# Gidet in her endurance tack :)



## Gidget (Jan 19, 2010)

Sooo I almost have all her endurance tack =D I do have her red halter bridle combo but took it off before pictures..anyways,here are two pictures.Let me know how she looks =D In a couple months she will be getting a pair of easyboot epics 

Ohh,and I know she is on the fluffy side..she needs to lose some weight as she is sporting a hay belly.


----------



## flytobecat (Mar 28, 2010)

She is a very pretty girl.


----------



## Gidget (Jan 19, 2010)

Thank you =D I think so too..well i use to think she was weird looking but thats because she had no "eyeliner" and she was the first horse I've seen with a bald face but now I'm very partial to them.


----------



## Wild Heart (Oct 4, 2010)

She is so stunning! I just love her markings.
The new tack looks great on her.


----------



## csimkunas6 (Apr 18, 2010)

I agree, she looks good with that tack!! Would love to see it all together!


----------



## Gidget (Jan 19, 2010)

Thank you =D I will get more pictures today


----------



## paintluver (Apr 5, 2007)

Gidget is looking good! I love her tack.


----------



## Gidget (Jan 19, 2010)

Thank you 

She has put on some weight since winter which is GOOD! Her butt is filled out now. She is a bit chubby in the belly(you can tell more in person) but we have been hitting the trails and going up really steep hills and such so she is getting a nice workout. For the most part I think she is in pretty good shape as she recovers quickly on the trails now. She's not your typical endurance horse by any means but we have our first 30 mile ride in August so we are conditioning right now and I don't think she will have any issues.

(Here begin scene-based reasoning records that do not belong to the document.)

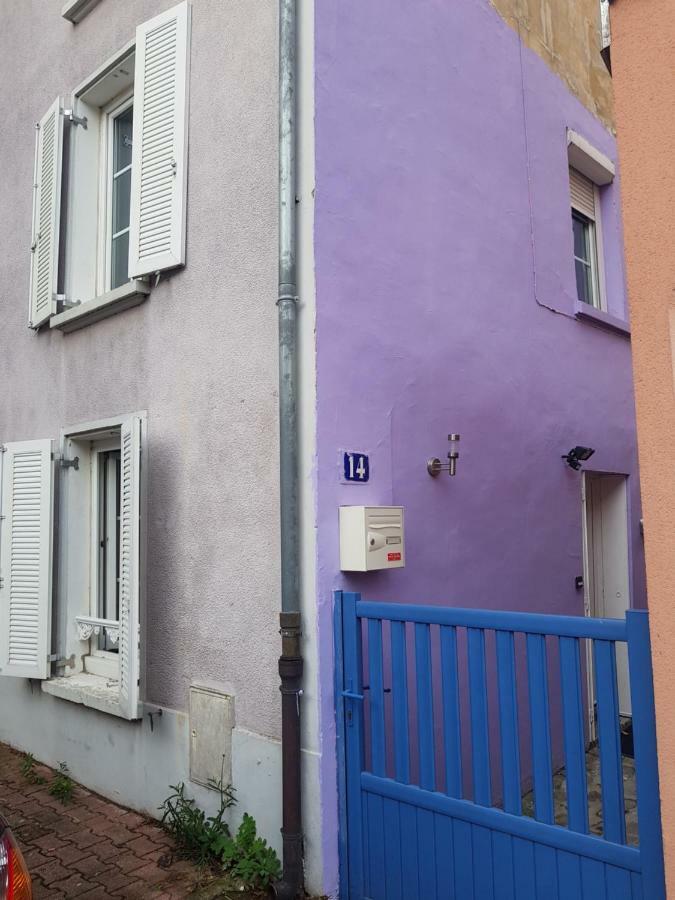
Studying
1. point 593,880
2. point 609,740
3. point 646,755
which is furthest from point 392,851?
point 646,755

I will get pictures of her in her bridle combo today. We will be riding in the pasture for warm ups and then we will go to this little trail and ride on the road.


----------



## gaelgirl (Mar 3, 2011)

She is so pretty! I love her breast collar.


----------



## AngieLee (Feb 20, 2011)

she's pretty  love the tack! red always looks good on paints


----------



## Gidget (Jan 19, 2010)

more pictures...there is one picture with me on her...i know,i have big legs and i am insecure about how my body looks...this would have been an AWESOME picture is the jacket would have been out of the way.

enjoy!


----------



## SMCLeenie (Mar 3, 2011)

I L-O-V-E love her bridle! You guys look great!


----------



## Gidget (Jan 19, 2010)

THANKS!

I got that bridle for only $10 brand new =D


----------



## csimkunas6 (Apr 18, 2010)

I agree! I think the red looks fantastic! Both you guys look great!!


----------



## fuadteagan (Jun 10, 2010)

She looks great!


----------



## Wallaby (Jul 13, 2008)

Gidget is so adorable! And red is definitely her color.


----------



## Annanoel (Mar 29, 2011)

Wow your horse is beautiful, I have to agree that the red looks amazing! I just noticed the way you tied your lead ropes to! I've never seen that before.  Where did you get your halter/bridle combo? I've been trying to find a good one.


----------



## Endiku (Dec 6, 2010)

you guys look like a serious endurance team! Absolutely gorgeous mare, and very nice, confortable looking tack. Good luck on that 30 mile ride! Should be a fun experience =P

Oh, and Annenoel- its just a standard release knot, but she continued the loops in a 'daisy chain' to make it more secure instead of ending it after two loops. Everyone at my barn does it that way because it makes it harder for the horse to figure out how to release itself!


----------



## Gidget (Jan 19, 2010)

Aww,thanks everyone!

I got my bridle combo froma gal that collects tack for onl$10 =D 
You can get them online for under $20 on some websites. They work really well!

The tack is soooo comfy.I tested it all out officially on the trail yesterday and my seat saver which I thought I would end up sliding off at a canter stuck to my saddle and we cantered all down the trail without my falling off. I had neoprene tack but she has a bad reaction to it so I have to sell it all so now we have all fleece items and no chaffing,no trying to bite me,no kicking..it's great!

We went on a 2.5-3 hour ride yesterday..I have pictures in the trail section but will post on here..i look lik a doof...I was leaning forward.I was trying to get in the picture and I ended up being perfectly fine,hahahaa...

Oh and yes,thats a quick release knot but I do it a billion times so if my horse tries to walk off she won't release herself so easily. It's great


----------



## Gidget (Jan 19, 2010)




----------



## livestoride (Mar 30, 2011)

Beautiful! The trails look great  What saddle is that? I know it is endurance, but what brand it looks very nice.


----------



## Gidget (Jan 19, 2010)

It's a Barefoot and the model is Cheyenne


----------



## lildonkey8 (Dec 12, 2010)

WOW! I might just make my dad load up the horses and go to Oregon!


----------



## Gidget (Jan 19, 2010)

It's nice here..lots of woods to ride in


----------